Speaking of La Ronde, we also miss when the park was open 'til 2am during Expo 67. Sure, we weren't at the park then, but that still doesn't mean we can't long for a late-night closing time for La Ronde like they had in 67.

Mount Royal's Ski Park

Today, we use Mount Royal’s deep incline to toboggan, but in the mid-20th century, it was a fully-equipped alpine ski slope. Two 2.5 mile ski slopes were found at the park, with mechanical lifts available for all skiers. There was even a ski shop built in 1938 to accommodate all visitors’ skiing needs.

Bens De Luxe Delicatessen

Screw Schwartz's, because Bens was where it was at for smoked meat, or any other deli delight. Gracing Montrealers (and many celebrities) with enticing edibles until the very late night, Bens (and no, there isn't an apostrophe) was a Montreal institution for close to 100 years. But all good things must come to an end, and after some serious internal issues (including a major dip in quality), Bens closed its doors on December 15, 2006.

Also, a moment of remembrance to all of these other Montreal restaurants we've seen close over the years.


Okay, honestly, I personally have no desire to see 1234 ever return to Montreal's nightlife scene, but that's because I'm bitter and tend to loathe pretty much any club directed towards heteros. That being said, there are plenty more people who loved 1234, and admittedly, it was a pretty big deal back in its heyday. It was also rumoured to be haunted by a ghost, which is kind of cool.

And then there's the many other clubs we've seen disappear from Montreal, not that we would really want all of them back. And there are a lot.

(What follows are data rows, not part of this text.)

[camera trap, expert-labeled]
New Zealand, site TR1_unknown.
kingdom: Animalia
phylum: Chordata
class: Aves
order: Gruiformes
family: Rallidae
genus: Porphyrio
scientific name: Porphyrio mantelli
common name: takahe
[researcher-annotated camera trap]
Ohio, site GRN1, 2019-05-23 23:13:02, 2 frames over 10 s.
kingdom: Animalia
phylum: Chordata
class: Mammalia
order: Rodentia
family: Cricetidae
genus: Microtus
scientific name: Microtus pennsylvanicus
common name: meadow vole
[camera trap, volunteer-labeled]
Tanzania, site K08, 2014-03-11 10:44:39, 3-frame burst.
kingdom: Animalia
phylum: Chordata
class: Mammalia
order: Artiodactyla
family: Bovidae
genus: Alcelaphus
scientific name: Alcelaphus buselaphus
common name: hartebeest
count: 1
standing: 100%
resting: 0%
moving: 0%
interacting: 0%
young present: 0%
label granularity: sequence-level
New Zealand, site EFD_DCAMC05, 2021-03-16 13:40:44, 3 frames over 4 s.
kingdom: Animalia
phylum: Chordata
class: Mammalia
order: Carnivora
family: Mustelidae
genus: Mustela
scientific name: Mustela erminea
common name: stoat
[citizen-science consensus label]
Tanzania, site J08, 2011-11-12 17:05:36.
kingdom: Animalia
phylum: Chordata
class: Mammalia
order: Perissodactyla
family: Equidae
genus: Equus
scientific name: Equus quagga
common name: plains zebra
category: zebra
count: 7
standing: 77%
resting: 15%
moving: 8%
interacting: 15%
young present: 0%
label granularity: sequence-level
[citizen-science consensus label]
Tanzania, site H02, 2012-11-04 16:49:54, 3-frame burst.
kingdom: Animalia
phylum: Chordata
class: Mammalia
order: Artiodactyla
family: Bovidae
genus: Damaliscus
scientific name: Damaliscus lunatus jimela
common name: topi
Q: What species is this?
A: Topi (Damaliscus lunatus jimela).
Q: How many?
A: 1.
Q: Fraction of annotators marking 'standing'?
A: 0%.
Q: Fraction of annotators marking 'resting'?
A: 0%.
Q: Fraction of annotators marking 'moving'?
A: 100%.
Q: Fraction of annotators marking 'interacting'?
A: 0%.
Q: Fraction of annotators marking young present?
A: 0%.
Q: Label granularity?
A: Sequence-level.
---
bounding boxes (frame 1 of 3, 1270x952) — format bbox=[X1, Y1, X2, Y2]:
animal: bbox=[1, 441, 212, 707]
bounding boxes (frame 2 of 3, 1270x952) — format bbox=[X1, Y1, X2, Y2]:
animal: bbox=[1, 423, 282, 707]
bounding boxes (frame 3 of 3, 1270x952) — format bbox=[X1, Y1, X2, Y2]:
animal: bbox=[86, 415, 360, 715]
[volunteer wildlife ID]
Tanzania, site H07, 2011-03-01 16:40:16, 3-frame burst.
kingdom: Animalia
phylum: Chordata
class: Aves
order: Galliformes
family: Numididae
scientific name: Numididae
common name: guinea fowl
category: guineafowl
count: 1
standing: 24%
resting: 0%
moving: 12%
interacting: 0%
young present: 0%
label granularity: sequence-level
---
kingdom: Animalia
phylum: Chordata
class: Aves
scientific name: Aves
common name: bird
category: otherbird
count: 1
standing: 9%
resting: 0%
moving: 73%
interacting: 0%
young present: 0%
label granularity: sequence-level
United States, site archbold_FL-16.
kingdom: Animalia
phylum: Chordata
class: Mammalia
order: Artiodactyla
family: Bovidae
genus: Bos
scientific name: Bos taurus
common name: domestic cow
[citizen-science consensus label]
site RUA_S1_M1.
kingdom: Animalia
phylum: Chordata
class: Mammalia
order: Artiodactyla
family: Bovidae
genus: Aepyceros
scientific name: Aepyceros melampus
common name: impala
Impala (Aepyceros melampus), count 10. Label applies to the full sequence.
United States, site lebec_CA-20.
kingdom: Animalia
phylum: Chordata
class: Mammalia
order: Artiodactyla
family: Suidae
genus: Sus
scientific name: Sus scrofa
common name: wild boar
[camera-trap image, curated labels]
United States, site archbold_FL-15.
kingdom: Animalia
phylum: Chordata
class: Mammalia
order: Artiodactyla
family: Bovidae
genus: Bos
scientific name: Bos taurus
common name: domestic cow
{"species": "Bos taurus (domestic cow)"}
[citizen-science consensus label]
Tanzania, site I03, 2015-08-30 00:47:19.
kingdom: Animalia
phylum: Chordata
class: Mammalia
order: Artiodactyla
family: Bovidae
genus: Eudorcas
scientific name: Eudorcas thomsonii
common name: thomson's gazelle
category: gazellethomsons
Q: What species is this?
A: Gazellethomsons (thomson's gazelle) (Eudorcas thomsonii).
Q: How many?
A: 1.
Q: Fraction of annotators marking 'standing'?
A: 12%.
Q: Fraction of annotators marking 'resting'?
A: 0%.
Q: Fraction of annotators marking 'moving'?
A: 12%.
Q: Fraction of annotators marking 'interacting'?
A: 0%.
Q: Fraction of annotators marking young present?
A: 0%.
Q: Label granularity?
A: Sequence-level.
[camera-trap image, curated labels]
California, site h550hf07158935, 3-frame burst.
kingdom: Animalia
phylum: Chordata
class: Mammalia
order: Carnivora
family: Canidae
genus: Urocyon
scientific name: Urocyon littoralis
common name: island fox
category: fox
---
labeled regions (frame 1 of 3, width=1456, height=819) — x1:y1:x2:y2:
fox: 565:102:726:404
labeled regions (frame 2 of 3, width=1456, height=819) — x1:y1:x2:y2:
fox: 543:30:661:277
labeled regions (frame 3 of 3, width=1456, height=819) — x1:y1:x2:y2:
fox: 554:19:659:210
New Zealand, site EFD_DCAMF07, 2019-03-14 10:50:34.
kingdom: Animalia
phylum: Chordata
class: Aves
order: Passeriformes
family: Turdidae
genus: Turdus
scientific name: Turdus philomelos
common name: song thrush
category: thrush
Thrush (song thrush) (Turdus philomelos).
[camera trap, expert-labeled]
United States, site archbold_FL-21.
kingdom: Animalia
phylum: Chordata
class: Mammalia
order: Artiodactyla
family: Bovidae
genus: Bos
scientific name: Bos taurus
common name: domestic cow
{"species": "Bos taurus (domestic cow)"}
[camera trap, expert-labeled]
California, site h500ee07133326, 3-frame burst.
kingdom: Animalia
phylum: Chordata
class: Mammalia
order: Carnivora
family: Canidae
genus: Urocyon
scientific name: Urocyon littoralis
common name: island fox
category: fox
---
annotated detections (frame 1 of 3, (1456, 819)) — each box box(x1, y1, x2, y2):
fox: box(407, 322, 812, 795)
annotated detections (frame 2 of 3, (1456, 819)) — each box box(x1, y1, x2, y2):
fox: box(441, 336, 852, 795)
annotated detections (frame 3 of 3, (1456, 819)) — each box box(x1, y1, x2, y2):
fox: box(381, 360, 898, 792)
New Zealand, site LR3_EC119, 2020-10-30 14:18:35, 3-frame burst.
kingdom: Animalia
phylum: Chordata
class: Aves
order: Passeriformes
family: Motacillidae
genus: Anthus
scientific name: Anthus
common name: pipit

Arcades, Arcades, Everywhere.

Walk down Saint Catherine street back in the 90s and all you would really see were arcades (and strip clubs, but that's not quite the point) lining the sidewalks. A nerd like me misses this golden age for arcades in Montreal, as nowadays you're hard-pressed to find any at all, save for that one spot on Peel street and a spattering of bars. Good thing we're finally getting a legit arcade bar this April.

The Stanley Cup

Seriously, it's been 23 years since the city won a cup. We can only wish the Habs get there sh*t together for next year.